What is being asked
Sum up the passage below about Yigong Shi in two sentences.

Passage
____

Yigong Shi is the Founding President of Westlake University and a professor in the School of Life Sciences. He received his Bachelor’s Degree in Biology with highest honors from Tsinghua University in 1989 and his Ph.D. in Biophysics from Johns Hopkins University School of Medicine in 1995. Following postdoctoral research at the Memorial Sloan-Kettering Cancer Center, he joined the faculty of Princeton University as an Assistant Professor in 1998, was promoted to Full Professor in 2003, and was named the Warner-Lambert/Parke-Davis Professor of Molecular Biology in 2007. In 2008, he resigned from Princeton University and returned to Tsinghua University, where he contributed to the development of its biomedical research community for a decade. In April 2018, he was elected as the Founding President of Westlake University.

Shi’s research focuses on structural biology, with emphasis on the mechanisms of programmed cell death (apoptosis) and pre-mRNA splicing. His work has elucidated high-resolution structures of key molecular complexes, including components of the spliceosome and apoptosome. He has received numerous honors, including the 2003 Irving Sigal Young Investigator Award, the 2010 Sackler Prize in Biophysics, the 2014 Gregori Aminoff Prize in crystallography, the 2017 Future Science Prize in Life Sciences, the 2020 Tan Kah Kee Science Award, and the UNESCO-Equatorial Guinea International Prize for Research in the Life Sciences. Shi is an Academician of the Chinese Academy of Sciences, a Fellow of the American Association for the Advancement of Science, an Honorary Foreign Member of the American Academy of Arts and Sciences, a Foreign Associate of the European Molecular Biology Organization, and a Foreign Associate of the US National Academy of Sciences. He has published extensively in leading journals such as Cell, Nature, and Science, advancing understanding of fundamental biological processes with implications for disease research.

____

Recorded data
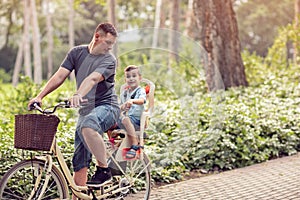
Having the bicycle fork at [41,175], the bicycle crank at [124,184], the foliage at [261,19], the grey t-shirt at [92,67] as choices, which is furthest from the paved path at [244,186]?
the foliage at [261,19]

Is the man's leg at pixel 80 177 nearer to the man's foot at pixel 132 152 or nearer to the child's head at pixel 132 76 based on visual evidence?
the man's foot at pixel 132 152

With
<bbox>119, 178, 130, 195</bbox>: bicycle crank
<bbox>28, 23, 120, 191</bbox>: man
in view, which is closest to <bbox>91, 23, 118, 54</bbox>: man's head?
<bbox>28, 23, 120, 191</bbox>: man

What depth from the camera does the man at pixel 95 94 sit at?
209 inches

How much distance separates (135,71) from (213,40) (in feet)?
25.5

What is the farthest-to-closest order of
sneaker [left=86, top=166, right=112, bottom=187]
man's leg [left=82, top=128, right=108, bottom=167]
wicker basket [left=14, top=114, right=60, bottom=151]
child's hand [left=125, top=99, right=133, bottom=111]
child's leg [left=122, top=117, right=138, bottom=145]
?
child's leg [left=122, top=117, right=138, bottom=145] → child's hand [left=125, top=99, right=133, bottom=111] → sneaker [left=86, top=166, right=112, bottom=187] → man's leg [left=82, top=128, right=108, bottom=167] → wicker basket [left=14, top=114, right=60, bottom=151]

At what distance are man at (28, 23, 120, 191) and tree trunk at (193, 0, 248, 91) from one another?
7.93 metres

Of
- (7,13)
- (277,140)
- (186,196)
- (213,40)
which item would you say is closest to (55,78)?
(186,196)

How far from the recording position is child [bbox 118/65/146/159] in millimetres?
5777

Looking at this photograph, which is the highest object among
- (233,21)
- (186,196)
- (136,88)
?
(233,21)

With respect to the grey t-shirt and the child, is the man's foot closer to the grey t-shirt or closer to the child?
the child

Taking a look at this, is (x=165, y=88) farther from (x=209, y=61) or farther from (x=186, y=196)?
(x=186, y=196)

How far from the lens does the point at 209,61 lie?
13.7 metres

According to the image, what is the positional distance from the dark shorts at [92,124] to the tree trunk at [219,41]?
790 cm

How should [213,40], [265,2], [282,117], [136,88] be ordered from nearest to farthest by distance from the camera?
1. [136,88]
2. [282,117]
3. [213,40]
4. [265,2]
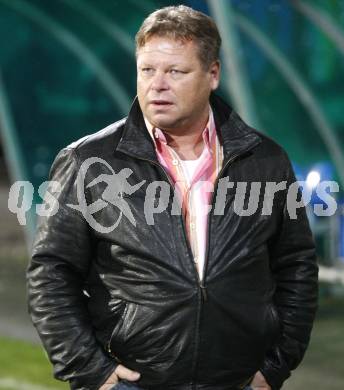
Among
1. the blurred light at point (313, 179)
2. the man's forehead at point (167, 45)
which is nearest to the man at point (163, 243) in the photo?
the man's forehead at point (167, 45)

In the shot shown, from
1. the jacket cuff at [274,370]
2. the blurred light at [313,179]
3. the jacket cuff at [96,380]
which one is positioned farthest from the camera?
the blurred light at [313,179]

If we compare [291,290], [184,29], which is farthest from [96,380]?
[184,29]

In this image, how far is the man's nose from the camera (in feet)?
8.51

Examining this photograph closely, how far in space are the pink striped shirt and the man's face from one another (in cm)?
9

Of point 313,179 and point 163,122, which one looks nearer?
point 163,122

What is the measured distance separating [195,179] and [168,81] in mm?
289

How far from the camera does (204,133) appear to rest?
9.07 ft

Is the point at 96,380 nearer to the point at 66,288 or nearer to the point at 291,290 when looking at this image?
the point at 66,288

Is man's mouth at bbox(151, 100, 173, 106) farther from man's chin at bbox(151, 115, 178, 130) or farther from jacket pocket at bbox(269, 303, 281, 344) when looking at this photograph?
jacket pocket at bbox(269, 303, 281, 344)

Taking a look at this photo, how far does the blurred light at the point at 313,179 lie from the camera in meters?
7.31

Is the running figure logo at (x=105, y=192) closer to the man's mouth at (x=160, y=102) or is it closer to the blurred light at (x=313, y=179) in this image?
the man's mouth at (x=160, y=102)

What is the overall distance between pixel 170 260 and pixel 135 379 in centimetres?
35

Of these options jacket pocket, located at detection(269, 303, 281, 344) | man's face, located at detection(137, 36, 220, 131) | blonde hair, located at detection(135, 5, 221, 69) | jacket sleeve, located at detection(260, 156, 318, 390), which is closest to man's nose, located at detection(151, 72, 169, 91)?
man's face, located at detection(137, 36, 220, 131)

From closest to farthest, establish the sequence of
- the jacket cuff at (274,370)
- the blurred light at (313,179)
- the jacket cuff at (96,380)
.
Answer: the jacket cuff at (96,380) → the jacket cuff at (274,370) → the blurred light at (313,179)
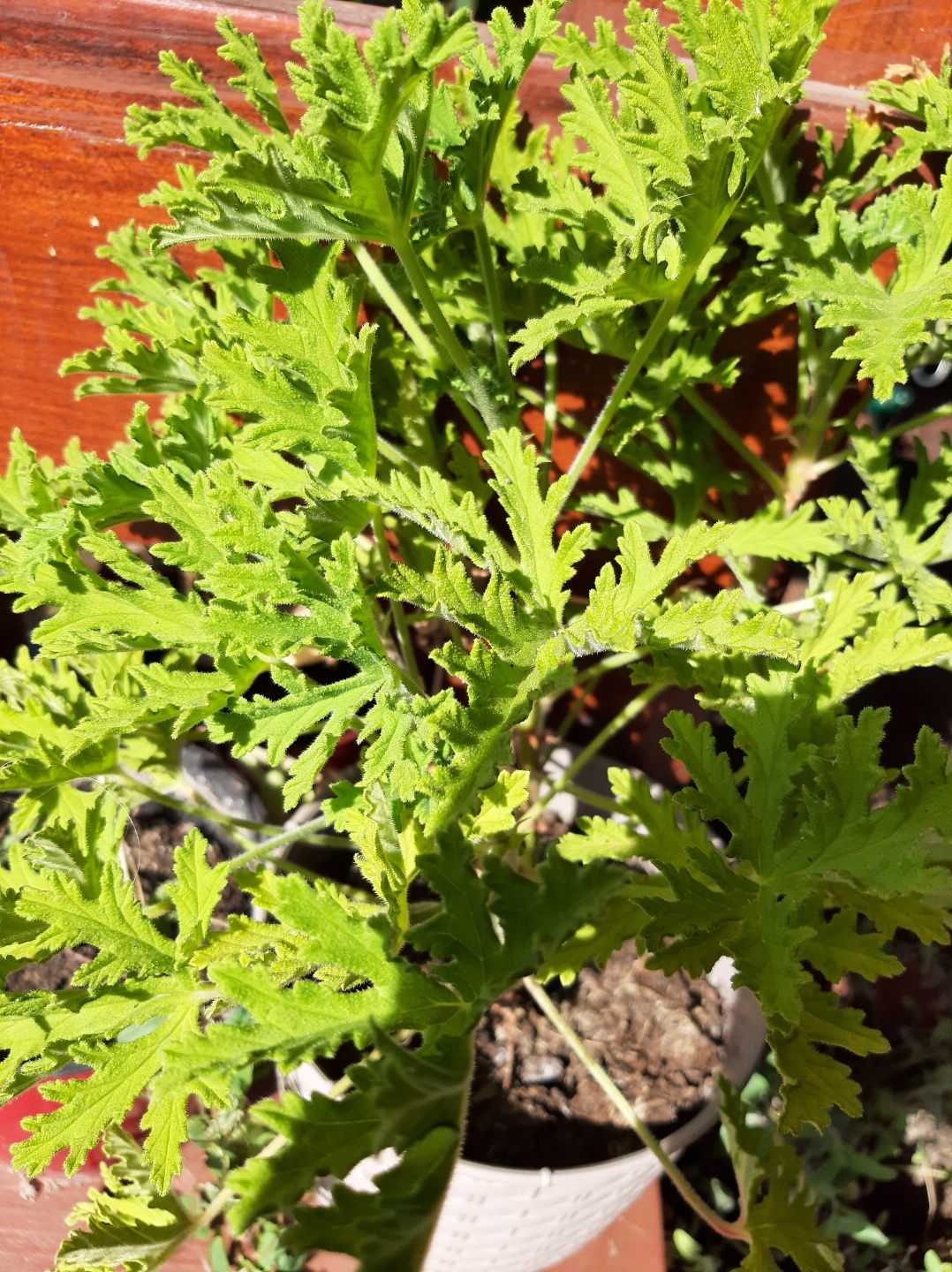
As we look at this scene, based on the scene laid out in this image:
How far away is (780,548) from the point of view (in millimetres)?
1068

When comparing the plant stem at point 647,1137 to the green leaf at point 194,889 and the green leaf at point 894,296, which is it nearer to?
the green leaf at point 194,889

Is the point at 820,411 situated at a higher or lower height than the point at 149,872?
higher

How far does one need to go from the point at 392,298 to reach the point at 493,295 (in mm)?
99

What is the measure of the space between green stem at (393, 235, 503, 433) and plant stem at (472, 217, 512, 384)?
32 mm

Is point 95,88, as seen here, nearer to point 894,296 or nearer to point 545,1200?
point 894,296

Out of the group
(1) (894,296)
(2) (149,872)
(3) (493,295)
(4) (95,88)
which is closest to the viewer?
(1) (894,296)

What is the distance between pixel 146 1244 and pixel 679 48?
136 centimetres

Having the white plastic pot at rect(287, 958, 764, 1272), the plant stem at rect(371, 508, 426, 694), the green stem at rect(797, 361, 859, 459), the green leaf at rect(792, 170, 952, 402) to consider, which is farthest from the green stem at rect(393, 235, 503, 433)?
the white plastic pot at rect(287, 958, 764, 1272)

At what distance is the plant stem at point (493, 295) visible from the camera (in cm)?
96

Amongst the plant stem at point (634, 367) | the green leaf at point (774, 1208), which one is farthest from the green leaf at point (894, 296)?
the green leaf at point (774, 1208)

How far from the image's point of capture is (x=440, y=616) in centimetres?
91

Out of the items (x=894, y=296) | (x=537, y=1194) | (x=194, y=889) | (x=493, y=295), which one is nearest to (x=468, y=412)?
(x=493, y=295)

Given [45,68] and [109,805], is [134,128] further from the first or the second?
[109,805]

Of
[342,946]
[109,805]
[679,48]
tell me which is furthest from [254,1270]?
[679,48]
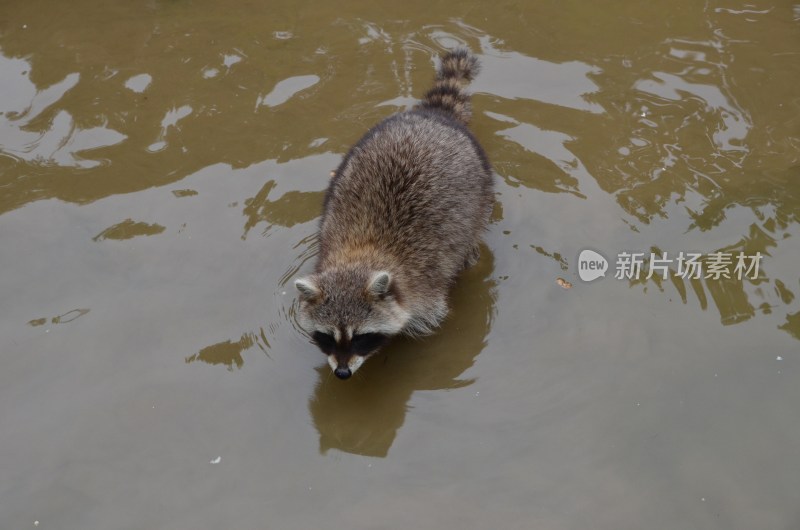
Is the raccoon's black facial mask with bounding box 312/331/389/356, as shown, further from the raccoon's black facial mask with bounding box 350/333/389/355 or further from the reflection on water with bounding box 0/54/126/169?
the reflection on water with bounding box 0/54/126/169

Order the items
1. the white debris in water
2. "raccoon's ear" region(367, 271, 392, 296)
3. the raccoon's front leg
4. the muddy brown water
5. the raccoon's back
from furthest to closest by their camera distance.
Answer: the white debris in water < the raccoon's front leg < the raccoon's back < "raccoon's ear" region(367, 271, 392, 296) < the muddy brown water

____

Reply to the task
Yigong Shi, a professor in the School of Life Sciences, earned degrees from Tsinghua University and Johns Hopkins University and taught at Princeton University from 1998 to 2008. He then spent a decade at Tsinghua before being elected Founding President of Westlake University in April 2018, and his structural biology research on programmed cell death and pre-mRNA splicing, which revealed high-resolution structures of parts of the spliceosome and apoptosome, has earned him numerous prizes and memberships in academies such as the Chinese Academy of Sciences and the US National Academy of Sciences.